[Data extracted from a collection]
##########

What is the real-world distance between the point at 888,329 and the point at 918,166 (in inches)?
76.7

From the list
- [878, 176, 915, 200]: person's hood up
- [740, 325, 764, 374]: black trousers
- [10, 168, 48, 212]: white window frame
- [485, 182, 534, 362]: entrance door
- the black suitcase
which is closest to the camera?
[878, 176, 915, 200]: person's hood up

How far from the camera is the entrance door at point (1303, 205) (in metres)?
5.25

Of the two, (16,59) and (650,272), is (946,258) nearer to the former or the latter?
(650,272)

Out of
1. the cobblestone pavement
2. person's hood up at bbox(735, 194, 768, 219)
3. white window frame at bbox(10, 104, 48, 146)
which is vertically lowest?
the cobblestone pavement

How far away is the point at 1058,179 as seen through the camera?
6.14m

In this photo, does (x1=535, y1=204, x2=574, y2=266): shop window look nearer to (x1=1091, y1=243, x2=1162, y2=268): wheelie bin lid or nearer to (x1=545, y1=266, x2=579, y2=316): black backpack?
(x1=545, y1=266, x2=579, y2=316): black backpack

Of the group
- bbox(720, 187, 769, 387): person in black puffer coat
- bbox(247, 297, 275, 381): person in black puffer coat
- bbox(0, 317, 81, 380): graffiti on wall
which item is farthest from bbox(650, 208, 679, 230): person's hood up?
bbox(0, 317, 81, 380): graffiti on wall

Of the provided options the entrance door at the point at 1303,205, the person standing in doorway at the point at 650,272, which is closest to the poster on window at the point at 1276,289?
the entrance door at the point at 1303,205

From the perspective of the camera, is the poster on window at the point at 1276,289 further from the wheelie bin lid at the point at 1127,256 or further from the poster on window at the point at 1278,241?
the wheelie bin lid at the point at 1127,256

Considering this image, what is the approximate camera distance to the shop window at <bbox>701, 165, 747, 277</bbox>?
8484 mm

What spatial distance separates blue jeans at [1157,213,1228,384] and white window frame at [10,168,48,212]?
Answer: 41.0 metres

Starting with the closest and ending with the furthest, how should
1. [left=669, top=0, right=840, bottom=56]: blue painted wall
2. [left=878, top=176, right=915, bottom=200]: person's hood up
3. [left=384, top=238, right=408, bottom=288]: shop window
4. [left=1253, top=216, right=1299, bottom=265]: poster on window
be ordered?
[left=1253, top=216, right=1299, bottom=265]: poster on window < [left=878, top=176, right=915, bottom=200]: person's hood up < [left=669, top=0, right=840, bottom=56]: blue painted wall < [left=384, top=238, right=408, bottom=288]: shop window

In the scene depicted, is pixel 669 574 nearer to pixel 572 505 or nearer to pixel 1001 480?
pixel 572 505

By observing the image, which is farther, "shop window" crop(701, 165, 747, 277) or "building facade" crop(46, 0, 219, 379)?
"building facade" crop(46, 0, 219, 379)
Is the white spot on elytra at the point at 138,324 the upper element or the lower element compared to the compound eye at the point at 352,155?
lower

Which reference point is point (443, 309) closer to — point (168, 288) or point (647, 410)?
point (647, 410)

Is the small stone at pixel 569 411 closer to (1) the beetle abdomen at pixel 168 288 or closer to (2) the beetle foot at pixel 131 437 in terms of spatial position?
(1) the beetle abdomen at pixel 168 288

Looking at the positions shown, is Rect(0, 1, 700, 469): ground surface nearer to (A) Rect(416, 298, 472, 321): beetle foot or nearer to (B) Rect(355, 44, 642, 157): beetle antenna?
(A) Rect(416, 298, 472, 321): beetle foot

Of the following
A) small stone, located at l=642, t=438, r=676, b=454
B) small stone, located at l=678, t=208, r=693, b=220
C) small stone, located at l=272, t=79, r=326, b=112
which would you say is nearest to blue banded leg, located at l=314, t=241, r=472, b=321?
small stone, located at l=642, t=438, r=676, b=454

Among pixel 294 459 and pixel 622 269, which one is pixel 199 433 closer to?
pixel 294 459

##########

[STATED TASK] Word for word, write out all of the data above.

[WRITTEN RESPONSE]
What is the real-world distance between the point at 888,329 and the point at 918,166 (in inches)?
76.7

From the list
- [878, 176, 915, 200]: person's hood up
- [740, 325, 764, 374]: black trousers
- [10, 168, 48, 212]: white window frame
- [485, 182, 534, 362]: entrance door
- the black suitcase
which is closest to the camera?
[878, 176, 915, 200]: person's hood up

How far from the camera is the entrance door at point (1303, 205) (in metres)?
5.25

Of the two, (16,59) and (650,272), is (946,258) nearer to the former or the latter?
(650,272)

Out of
1. the cobblestone pavement
2. person's hood up at bbox(735, 194, 768, 219)
3. white window frame at bbox(10, 104, 48, 146)
which is vertically lowest?
the cobblestone pavement

How far away is the point at 1058,179 as seen through the camera?
6.14m

In this photo, does (x1=535, y1=204, x2=574, y2=266): shop window look nearer to (x1=1091, y1=243, x2=1162, y2=268): wheelie bin lid or nearer to (x1=545, y1=266, x2=579, y2=316): black backpack?
(x1=545, y1=266, x2=579, y2=316): black backpack

Of the group
- bbox(720, 187, 769, 387): person in black puffer coat
- bbox(247, 297, 275, 381): person in black puffer coat
- bbox(0, 317, 81, 380): graffiti on wall
which item is farthest from bbox(650, 208, 679, 230): person's hood up?
bbox(0, 317, 81, 380): graffiti on wall

Of the provided options the entrance door at the point at 1303,205, the person standing in doorway at the point at 650,272, which is closest to the poster on window at the point at 1276,289?
the entrance door at the point at 1303,205

From the perspective of the camera, is the poster on window at the point at 1276,289 further from the wheelie bin lid at the point at 1127,256 or further from the poster on window at the point at 1278,241?
the wheelie bin lid at the point at 1127,256

Considering this image, what is the approximate camera distance to the shop window at <bbox>701, 165, 747, 277</bbox>?
8484 mm

What spatial distance separates blue jeans at [1157,213,1228,384] and white window frame at [10,168,48,212]?
Answer: 41.0 metres

Starting with the closest and ending with the furthest, how should
1. [left=669, top=0, right=840, bottom=56]: blue painted wall
2. [left=878, top=176, right=915, bottom=200]: person's hood up
3. [left=384, top=238, right=408, bottom=288]: shop window
4. [left=1253, top=216, right=1299, bottom=265]: poster on window
be ordered?
[left=1253, top=216, right=1299, bottom=265]: poster on window < [left=878, top=176, right=915, bottom=200]: person's hood up < [left=669, top=0, right=840, bottom=56]: blue painted wall < [left=384, top=238, right=408, bottom=288]: shop window

In the scene depicted, is pixel 669 574 nearer to pixel 572 505 or nearer to pixel 1001 480?
pixel 572 505

By observing the image, which is farther, "shop window" crop(701, 165, 747, 277) or "building facade" crop(46, 0, 219, 379)?
"building facade" crop(46, 0, 219, 379)
Is the white spot on elytra at the point at 138,324 the upper element or the lower element compared to the compound eye at the point at 352,155?
lower

Which reference point is point (443, 309) closer to — point (168, 288) or point (647, 410)?
point (647, 410)

Is the small stone at pixel 569 411 closer to (1) the beetle abdomen at pixel 168 288 or closer to (2) the beetle foot at pixel 131 437 in terms of spatial position?
(1) the beetle abdomen at pixel 168 288

Looking at the positions shown, is Rect(0, 1, 700, 469): ground surface nearer to (A) Rect(416, 298, 472, 321): beetle foot or nearer to (B) Rect(355, 44, 642, 157): beetle antenna?
(A) Rect(416, 298, 472, 321): beetle foot

Of the following
A) small stone, located at l=642, t=438, r=676, b=454
B) small stone, located at l=678, t=208, r=693, b=220
C) small stone, located at l=272, t=79, r=326, b=112
which would you say is nearest to blue banded leg, located at l=314, t=241, r=472, b=321?
small stone, located at l=642, t=438, r=676, b=454

Among pixel 294 459 and pixel 622 269, which one is pixel 199 433 closer to?
pixel 294 459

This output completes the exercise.